Es kommt bei meiner künstlerischen Metamorphose auf das Moment der Wandlung an. Selbst bei den klassischen Metamorphosen, wie bei Ovid, wo die beiden Endzustände gar nichts mehr miteinander zu tun haben (Daphne – Lorbeer), ist wie in einem Filmstill der Augenblick der Wandlung, wo das Eine sowohl das Eine wie das Andere ist, momenthaft präsent. Dieses Moment der Wandlung muss auch in den Übergängen meiner künstlerischen Projekte sichtbar sein. Das heißt, es muss noch in jedem Bild anwesend sein. Es muss und kann nicht immer positivistisch im jeweiligen Bild selbst erkennbar sein, sondern es muss in dem, was ich den Denkraum meiner Arbeiten bezeichne, vorhanden sein.
Bekanntlich hat Aby Warburg die Kategorie des Denkraums als eine der fundamental anthropologischen Entwicklungsbegriffe entwickelt:
"Die Urkategorie kausaler Denkform ist Kindschaft. Diese Kindschaft zeigt das Rätsel des materiell feststellbaren Zusammenhangs verbunden mit der unbegreiflichen Katastrophe der Loslösung des einen Geschöpfes vom anderen. Der abstrakte Denkraum zwischen Subjekt und Objekt gründet sich auf dem Erlebnis der durchschnittenen Nabelschnur. Der der Natur gegenüber „Wilde“ ist ohne väterlichen Schutz verwaist, und sein Mut zur Kausalität erwacht in der Auslese eines wahlverwandten Tiervaters, der ihm die Eigenschaften gibt, die er im Kampf mit der Natur braucht und bei sich nur in schwacher Vereinzelung dem Tier gegenüber findet."
Diesen „Denkraum der Besonnenheit“ aus „primitiver Magie“, „bacchantischem Taumel“ oder dem „monströsen Komplex“ zu schaffen, ist nach Warburg unablässige Aufgabe nicht nur der Kultur, sondern auch jedes Einzelnen.
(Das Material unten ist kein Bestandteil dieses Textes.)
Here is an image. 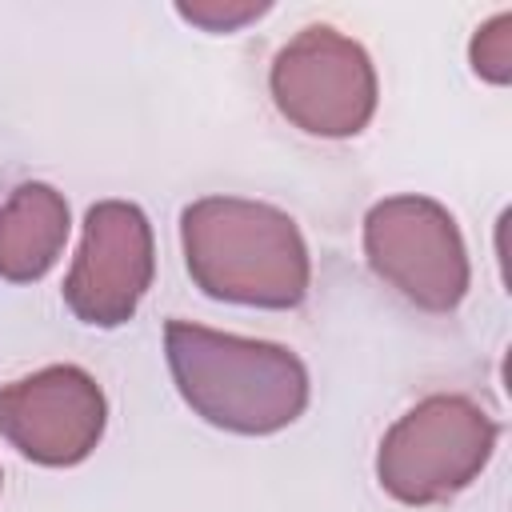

Dem Künstler – wie auch dem Rezipienten von Kunst – kommt dabei eine besondere metamorphotische Aufgabe zu:
"Kunstschaffen und Kunstgenuss verlangen die lebenskräftige Vereinigung zwischen seelischen Haltungsformen, die sich beim Normalmenschen eigentlich ausschließen. Leidenschaftliches sich selbst verlieren bis zur völligen Verwandlung an den Eindruck – und kühl distanzierende Besonnenheit in der ordnenden Betrachtung der Dinge. In der Mitte zwischen dem Chaos der leidhaften Erregung und vergleichend ästhetischer Tektonik ereignet sich das Künstlerschicksal."